I had been tanning since I was 18 in tanning beds! But I figured this is good because I can switch to spray tans now, easy and healthier fix. But the botox… man oh man… I have been getting that for the past 2 years now because I smile so big and get crows feet which made me soooo insecure. I have been 6 months clean now… haha and I am actually ok with it. I am learning to love myself as I was meant to be. And same with the lip injections, it has been over a year since I have gotten them done. I miss having big ol’ mrs. potato head lips but I am so filled with bliss and love from creating my little McKenzie, that I don’t even care.

Some may be wondering, Why did I bring any of this stuff up? Who really cares?

And I wanted to touch on this stuff because I feel it is never talked about. We all talk about the beauty in pregnancy and I started thinking something is really wrong with me because I feel like a big ol’ wrinkly sack of tired shit lately. When will I get that beautiful feeling of pregnancy!?

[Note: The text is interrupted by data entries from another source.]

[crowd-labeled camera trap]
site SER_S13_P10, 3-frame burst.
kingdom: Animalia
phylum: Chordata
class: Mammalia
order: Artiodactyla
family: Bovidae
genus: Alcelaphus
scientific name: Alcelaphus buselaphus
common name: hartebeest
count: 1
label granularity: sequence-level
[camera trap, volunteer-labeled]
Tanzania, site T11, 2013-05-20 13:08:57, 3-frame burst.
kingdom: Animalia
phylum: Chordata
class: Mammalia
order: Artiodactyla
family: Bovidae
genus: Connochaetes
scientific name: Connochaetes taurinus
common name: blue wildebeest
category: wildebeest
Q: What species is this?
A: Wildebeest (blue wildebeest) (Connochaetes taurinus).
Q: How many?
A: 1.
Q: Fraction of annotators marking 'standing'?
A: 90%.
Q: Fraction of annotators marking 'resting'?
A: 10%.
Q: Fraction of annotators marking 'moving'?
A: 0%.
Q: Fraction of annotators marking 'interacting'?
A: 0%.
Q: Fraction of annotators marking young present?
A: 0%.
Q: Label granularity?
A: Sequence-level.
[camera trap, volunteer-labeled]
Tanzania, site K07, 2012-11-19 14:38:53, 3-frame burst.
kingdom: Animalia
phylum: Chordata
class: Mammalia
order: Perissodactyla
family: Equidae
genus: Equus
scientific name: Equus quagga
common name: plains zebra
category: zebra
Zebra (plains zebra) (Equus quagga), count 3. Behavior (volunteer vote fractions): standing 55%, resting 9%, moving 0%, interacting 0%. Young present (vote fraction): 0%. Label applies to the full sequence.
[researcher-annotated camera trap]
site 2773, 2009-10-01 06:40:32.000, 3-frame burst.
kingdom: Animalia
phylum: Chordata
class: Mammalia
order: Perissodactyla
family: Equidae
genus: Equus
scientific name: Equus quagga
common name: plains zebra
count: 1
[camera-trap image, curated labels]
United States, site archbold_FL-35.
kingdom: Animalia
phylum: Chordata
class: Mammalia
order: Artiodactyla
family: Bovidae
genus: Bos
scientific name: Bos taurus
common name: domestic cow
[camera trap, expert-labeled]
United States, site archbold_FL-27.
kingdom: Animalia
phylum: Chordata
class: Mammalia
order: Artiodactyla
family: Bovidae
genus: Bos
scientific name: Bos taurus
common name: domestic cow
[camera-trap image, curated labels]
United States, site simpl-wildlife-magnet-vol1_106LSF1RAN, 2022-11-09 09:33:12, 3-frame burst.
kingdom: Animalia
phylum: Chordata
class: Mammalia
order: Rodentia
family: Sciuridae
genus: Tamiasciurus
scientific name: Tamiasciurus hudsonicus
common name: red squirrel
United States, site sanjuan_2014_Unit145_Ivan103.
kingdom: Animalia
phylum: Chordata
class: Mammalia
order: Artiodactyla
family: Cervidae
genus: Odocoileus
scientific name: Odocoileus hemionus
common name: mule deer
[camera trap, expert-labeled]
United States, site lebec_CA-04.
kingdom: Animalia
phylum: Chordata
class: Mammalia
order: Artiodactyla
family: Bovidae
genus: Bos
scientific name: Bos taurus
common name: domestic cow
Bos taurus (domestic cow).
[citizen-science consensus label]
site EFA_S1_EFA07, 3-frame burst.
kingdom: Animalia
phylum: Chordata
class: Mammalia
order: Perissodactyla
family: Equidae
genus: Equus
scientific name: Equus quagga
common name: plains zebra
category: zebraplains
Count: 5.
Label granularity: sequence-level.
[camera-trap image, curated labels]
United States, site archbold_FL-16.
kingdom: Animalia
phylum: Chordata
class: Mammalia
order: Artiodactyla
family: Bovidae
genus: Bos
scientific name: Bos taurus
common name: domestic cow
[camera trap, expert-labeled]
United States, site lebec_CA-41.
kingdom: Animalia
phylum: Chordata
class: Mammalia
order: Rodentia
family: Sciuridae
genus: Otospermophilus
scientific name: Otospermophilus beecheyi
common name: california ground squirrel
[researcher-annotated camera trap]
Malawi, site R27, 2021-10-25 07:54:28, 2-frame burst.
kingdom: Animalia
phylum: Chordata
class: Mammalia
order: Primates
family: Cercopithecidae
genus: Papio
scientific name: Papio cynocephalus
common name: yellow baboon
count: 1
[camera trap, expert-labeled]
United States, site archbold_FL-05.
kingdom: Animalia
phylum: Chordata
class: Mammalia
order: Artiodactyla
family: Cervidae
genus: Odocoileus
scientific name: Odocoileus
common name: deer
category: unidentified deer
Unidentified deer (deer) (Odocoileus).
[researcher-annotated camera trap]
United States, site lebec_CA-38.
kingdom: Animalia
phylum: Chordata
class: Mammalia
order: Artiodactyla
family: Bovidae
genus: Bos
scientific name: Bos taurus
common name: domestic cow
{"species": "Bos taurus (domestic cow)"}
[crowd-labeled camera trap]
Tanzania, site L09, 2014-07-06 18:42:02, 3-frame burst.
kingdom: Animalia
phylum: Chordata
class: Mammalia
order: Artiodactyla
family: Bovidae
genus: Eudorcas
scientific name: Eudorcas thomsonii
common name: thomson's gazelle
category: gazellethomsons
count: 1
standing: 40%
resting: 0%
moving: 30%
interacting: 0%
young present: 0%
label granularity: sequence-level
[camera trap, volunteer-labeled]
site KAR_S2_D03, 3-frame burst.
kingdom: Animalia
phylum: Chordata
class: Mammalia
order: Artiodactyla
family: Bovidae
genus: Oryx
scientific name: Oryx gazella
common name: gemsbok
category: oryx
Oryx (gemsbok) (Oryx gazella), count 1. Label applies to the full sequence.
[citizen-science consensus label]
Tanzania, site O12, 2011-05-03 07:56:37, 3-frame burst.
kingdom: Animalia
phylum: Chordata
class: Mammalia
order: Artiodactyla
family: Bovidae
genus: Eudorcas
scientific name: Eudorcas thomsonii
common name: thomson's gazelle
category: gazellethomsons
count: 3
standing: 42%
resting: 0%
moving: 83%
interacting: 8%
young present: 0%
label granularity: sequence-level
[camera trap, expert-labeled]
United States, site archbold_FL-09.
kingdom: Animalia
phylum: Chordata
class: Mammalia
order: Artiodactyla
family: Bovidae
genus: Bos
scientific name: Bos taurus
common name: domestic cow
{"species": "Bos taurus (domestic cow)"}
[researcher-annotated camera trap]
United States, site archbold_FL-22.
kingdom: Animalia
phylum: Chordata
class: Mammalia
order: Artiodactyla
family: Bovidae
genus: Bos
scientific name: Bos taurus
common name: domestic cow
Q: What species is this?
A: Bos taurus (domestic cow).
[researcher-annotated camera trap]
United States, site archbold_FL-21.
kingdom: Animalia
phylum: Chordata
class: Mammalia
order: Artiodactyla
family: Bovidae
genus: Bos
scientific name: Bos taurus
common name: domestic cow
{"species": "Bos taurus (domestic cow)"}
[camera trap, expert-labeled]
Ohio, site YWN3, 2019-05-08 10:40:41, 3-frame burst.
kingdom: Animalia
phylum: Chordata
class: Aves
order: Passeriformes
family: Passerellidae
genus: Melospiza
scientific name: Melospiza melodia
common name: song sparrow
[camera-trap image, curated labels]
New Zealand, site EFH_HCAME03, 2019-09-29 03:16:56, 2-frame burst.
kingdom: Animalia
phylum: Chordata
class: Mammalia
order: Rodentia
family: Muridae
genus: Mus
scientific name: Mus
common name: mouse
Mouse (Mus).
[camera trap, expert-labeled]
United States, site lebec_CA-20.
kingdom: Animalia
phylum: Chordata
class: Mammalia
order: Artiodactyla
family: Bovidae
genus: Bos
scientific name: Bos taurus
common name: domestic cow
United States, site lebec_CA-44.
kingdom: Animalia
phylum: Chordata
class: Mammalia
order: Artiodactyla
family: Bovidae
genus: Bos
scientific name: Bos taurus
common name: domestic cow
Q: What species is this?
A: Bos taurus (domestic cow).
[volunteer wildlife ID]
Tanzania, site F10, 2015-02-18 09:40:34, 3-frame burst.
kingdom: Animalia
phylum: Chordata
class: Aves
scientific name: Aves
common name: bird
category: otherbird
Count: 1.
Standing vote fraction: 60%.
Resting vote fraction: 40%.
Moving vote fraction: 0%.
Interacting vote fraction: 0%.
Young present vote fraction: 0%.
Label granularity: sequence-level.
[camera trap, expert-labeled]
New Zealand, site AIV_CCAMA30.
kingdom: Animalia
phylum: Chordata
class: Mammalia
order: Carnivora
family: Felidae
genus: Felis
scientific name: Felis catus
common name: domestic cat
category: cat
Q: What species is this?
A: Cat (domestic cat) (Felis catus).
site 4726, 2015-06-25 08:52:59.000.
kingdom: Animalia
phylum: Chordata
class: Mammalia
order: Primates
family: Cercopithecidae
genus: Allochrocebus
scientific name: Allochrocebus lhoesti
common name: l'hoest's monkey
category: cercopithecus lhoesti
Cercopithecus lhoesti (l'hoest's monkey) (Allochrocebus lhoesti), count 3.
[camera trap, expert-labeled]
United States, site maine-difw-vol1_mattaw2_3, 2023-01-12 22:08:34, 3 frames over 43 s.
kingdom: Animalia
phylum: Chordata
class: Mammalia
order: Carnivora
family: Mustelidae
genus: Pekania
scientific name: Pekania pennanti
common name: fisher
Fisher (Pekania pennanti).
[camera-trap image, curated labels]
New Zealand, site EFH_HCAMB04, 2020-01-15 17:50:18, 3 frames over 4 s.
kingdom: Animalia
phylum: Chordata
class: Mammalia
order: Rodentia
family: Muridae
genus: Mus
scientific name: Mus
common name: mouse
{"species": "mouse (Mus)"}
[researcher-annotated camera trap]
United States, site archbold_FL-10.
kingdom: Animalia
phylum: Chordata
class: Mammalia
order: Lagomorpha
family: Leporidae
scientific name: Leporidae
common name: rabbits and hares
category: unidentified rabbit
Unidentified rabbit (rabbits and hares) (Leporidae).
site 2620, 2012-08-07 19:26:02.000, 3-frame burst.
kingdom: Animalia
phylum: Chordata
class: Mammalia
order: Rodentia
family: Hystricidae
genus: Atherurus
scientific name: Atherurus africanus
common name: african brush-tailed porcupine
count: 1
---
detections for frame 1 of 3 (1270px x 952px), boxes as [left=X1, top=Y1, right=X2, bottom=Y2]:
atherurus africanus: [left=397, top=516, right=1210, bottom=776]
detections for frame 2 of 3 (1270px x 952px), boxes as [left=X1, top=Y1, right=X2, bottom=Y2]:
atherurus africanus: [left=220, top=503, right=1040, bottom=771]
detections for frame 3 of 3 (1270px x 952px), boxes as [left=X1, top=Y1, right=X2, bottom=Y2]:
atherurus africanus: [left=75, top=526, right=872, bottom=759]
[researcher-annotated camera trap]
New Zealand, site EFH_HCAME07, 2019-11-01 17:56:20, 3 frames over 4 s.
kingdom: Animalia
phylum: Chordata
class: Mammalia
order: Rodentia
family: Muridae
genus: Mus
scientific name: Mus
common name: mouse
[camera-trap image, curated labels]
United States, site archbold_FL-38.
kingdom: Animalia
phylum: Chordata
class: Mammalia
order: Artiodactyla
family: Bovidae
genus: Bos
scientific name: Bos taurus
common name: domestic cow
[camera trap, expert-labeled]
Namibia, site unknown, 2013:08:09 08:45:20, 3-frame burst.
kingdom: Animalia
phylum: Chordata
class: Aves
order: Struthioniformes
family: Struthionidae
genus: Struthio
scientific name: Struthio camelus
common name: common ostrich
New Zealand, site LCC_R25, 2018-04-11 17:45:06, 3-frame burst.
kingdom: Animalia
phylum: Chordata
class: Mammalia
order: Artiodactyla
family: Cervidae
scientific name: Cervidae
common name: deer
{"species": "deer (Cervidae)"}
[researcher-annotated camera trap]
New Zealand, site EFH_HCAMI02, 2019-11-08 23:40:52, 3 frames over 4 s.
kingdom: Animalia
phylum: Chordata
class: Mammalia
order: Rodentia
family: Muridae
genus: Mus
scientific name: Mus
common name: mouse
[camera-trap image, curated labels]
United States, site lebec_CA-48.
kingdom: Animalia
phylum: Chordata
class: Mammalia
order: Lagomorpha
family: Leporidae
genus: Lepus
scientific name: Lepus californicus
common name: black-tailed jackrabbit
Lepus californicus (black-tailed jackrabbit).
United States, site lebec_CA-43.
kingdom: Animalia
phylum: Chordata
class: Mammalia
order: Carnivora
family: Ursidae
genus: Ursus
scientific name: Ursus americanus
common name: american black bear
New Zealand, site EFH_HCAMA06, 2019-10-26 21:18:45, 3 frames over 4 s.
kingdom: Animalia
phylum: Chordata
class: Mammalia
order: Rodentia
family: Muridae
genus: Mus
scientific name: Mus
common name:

And I know there’s other women struggling with the same even if they don’t want to voice it.

So how do we tap into the feeling of a goddess while being pregnant?!

Well, You create that emotion. You embrace yourself for you. You dive into self love. So I did exactly that and I have never been so happy before. I had to look at this journey for what it truly is… I am creating this precious little girl in my tummy and watching how us as women become a portal of life is so empowering and so beautiful.

How I learned to accept the wrinkles, little lips on the pasty ass white face of mine… ahahahaha

Instead of pointing out all of my flaws, I focused on what I loved about myself. I focused on how incredible pregnancy really is. When you really look at it, it is just insane. YOU HAVE A HUMAN GROWING INSIDE YOU! What gets better than that? It’s damn well not a syringe of botox hahaha There really is nothing as incredible as being pregnant and watching this precious soul grow inside of you. You should focus on loving your body for being able to do that. So for now, focus on the good, let go of the vain and be filled with bliss during such an incredible time.

Here I am at 15.5 weeks. Right now, I am loving sweets and smoothies. I get super tired by 10pm and automatically awake at 5am. I’m not doing any exercises on my back because it is uncomfortable for me. Usually around 20 weeks, they say to stop laying flat on your back while training because your uterus gets heavy and sits on a large vein which can lead to dizziness and fainting. So be careful and always listen to your body!